The annual Helen Hamlyn Design Awards recognise creativity in people-centred, inclusive design across all disciplines of the College and celebrate the most visionary, inclusive and innovative RCA graduate projects.

The awards are organised by the RCA’s Helen Hamlyn Centre for Design (HHCD) – a global leader in inclusive design, design thinking and creative leadership, endowed by the Helen Hamlyn Trust.

In 2025, four awards have been granted: the Helen Hamlyn Award for Creativity, the Snowdon Award for Disability, the Northumbrian Water Award for Inclusive Innovation, and the Clarion Futures Award for Inclusive Communities. Each winning project is awarded £2,000.

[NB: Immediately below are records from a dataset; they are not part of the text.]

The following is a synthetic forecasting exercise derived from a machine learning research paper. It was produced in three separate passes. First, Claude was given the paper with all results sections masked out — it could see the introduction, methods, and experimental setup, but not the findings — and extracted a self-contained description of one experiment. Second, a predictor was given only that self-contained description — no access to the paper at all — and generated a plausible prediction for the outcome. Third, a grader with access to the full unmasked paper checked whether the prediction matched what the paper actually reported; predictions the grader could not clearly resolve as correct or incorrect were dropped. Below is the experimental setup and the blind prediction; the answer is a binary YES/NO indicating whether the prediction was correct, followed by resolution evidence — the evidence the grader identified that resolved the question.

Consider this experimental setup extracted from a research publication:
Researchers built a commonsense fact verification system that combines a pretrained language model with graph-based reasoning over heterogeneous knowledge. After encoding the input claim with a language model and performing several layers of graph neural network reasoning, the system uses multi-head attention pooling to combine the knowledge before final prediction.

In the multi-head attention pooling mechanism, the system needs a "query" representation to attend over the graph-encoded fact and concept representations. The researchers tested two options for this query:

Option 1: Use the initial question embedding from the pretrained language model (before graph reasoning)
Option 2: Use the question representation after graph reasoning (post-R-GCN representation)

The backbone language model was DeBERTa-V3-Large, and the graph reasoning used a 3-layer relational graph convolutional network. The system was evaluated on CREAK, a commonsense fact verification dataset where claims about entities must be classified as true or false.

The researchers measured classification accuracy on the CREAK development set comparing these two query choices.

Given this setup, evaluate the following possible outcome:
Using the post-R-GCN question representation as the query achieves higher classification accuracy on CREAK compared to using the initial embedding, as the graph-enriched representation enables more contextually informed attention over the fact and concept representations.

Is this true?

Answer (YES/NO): NO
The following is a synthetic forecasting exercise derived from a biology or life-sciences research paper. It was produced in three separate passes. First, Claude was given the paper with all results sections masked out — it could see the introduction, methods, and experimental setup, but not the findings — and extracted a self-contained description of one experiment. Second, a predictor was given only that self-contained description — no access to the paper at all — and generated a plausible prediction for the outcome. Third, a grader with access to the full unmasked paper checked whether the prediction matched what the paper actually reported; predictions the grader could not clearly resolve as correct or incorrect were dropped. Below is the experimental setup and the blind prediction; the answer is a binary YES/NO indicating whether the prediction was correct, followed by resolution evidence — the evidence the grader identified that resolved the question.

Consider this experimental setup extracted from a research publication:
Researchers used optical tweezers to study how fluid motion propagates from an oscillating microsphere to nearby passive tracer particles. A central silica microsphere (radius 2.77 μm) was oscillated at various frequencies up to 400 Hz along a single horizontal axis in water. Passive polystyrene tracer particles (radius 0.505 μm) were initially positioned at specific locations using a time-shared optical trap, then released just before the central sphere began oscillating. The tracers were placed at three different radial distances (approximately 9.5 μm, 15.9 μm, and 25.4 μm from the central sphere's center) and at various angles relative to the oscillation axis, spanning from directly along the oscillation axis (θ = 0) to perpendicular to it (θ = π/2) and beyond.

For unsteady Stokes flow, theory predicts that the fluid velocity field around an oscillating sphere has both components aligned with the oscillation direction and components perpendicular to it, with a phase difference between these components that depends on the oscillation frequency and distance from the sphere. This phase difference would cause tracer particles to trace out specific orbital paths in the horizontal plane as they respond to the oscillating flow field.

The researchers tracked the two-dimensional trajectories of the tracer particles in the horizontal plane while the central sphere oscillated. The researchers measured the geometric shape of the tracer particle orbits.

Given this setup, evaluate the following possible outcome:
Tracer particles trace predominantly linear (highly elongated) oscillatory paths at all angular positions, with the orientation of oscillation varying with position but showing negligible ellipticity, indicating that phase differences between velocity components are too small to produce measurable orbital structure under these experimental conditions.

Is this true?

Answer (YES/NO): NO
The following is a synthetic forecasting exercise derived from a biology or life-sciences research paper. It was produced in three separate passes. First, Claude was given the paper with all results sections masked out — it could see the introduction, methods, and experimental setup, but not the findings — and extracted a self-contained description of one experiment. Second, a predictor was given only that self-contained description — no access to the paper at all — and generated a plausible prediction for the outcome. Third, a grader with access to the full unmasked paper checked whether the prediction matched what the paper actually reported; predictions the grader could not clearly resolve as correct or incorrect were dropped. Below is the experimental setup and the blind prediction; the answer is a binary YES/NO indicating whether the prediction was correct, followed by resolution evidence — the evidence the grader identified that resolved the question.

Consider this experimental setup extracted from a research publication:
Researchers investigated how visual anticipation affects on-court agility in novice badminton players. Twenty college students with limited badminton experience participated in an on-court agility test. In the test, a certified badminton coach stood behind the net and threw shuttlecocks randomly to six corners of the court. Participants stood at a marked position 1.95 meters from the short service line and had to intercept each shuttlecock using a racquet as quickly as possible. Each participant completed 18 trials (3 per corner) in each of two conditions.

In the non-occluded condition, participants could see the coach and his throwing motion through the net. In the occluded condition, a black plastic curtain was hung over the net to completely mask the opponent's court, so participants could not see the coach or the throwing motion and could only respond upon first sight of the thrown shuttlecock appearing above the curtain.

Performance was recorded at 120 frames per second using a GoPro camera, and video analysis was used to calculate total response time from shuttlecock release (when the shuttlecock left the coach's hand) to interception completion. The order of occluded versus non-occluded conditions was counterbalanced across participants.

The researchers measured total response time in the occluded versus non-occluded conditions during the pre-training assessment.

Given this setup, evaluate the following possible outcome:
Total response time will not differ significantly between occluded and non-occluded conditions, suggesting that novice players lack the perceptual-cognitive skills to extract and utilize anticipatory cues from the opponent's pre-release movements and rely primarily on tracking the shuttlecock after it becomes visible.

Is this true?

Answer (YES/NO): NO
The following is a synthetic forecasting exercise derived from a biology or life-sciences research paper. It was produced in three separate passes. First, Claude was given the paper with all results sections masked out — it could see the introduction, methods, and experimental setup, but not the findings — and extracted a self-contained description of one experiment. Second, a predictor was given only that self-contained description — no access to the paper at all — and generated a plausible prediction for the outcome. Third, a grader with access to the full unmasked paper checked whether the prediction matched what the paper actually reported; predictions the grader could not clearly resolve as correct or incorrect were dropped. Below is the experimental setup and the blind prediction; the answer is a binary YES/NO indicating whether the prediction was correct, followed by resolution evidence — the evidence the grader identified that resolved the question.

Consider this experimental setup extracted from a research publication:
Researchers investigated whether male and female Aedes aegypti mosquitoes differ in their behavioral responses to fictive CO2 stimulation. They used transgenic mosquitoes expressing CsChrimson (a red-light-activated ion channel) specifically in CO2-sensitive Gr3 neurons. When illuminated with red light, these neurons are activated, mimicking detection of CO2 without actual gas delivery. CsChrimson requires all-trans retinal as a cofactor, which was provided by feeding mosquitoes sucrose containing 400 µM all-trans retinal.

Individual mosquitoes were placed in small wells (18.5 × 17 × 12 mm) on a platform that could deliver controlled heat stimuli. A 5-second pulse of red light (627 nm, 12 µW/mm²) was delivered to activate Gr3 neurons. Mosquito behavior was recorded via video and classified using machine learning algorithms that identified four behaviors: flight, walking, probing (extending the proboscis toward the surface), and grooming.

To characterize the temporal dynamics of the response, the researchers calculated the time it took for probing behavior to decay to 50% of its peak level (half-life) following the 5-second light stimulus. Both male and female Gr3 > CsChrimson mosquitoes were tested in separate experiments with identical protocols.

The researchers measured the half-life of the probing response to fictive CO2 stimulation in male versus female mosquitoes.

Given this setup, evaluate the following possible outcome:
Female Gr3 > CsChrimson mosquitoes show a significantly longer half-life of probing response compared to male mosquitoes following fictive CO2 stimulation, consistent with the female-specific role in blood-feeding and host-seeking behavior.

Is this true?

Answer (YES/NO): YES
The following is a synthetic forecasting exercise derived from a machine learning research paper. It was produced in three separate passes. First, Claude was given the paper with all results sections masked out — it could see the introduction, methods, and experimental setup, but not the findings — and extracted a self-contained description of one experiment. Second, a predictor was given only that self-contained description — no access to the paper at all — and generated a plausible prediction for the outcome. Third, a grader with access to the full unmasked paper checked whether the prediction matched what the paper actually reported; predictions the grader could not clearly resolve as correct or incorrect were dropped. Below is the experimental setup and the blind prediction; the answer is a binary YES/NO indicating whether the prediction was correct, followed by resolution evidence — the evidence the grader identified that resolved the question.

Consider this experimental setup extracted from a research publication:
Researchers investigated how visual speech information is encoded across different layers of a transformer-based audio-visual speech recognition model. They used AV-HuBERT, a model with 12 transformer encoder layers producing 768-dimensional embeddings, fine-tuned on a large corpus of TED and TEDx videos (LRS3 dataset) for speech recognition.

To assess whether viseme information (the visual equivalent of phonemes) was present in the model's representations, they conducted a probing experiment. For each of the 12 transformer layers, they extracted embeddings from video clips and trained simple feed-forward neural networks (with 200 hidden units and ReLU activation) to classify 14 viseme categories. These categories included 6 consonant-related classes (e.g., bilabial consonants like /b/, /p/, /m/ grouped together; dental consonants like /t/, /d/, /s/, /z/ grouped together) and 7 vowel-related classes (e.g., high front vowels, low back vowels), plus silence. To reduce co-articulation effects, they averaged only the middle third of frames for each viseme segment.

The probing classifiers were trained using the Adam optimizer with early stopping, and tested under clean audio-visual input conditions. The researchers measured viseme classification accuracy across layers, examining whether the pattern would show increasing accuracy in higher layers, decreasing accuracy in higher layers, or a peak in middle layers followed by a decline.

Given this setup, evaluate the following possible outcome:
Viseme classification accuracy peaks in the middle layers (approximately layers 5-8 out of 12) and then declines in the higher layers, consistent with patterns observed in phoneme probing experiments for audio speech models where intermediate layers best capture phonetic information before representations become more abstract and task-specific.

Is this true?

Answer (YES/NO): NO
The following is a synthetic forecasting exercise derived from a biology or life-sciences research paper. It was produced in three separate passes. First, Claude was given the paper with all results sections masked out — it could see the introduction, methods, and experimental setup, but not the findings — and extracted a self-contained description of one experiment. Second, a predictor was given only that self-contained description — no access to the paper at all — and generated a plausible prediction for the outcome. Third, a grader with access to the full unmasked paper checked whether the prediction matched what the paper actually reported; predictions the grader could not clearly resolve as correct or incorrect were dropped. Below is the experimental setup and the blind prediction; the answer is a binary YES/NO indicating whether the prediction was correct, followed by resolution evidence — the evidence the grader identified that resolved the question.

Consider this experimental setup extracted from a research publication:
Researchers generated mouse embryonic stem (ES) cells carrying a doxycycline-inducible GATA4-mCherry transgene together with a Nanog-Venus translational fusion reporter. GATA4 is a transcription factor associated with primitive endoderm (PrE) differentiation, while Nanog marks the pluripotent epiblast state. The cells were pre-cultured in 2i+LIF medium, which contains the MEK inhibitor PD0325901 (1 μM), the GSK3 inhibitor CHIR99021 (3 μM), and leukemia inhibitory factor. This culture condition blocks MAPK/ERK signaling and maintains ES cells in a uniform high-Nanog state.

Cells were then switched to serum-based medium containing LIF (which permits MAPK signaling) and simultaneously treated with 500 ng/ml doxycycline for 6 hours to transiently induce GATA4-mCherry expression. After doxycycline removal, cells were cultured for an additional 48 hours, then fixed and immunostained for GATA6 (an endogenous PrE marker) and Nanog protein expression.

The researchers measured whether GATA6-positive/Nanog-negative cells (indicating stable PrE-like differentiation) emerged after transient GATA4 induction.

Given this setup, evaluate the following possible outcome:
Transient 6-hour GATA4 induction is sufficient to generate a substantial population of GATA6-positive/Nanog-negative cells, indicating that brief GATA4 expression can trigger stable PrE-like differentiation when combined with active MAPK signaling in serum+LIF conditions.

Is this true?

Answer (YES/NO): YES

The Awards were presented during a Ceremony at the RCA’s Battersea Campus on 30 September 2025.

Helen Hamlyn Award for Creativity

Winning Project: EMBER by Dunni Fadeyi (MA/MSc Innovation Design Engineering 2025)

A view from the EMBER heasdset showing an augmented path to a door.

EMBER is an augmented-reality headset that provides clear, intuitive navigational guidance when a firefighter's sight is lost due to smoke. Developed in close collaboration with over ten operational firefighters, its design is a direct response to their needs. By projecting a simple AR path and creating a shared, real-time map for the entire team, EMBER drastically reduces cognitive load and enhances situational awareness. It is a tool designed not just for firefighters, but with them, to ensure they can always find their way.

“What stood out is Dunni’s highly creative, questioning, iterative process, involving firefighters in co-design workshops to make sure it met real operational needs. Her design solution is low-cost and intelligently works with existing gear, improving team coordination, safety, and ultimately saving lives.”

Lucy O’Rorke Director of Projects at the Helen Hamlyn Trust

Snowdon Award for Disability

Winning Project: Teneray by Zachary Berry (MA/MSc Innovation Design Engineering 2025)

A series of images showcasing the different layers that build up to make the Tenerary prosthetic device.

Teneray translates prosthetic hand finger movement into tactile feedback on the forearm, restoring a sense of finger position for people with upper limb differences. This improves coordination in everyday tasks, reduces fatigue, and decreases prosthetic hand abandonment rates.

“I was so impressed by the potential impact of his prosthetic hand and really impressed by the inclusive principles rooted in its development. Not just the involvement of lived experience in product development so that it genuinely meets user need, but in the deliberate focus on a low-cost and retro-fittable solution that gives it best chance to get to market as a sustainable solution.”

Helen Saelensminde Chief Executive at Snowdon Trust

Northumbrian Water Award for Inclusive Innovation

Winning Project: Care to Share? by Julie Plovgaard, Sara Gelfgren and Arya Ankale (MA Service Design 2025)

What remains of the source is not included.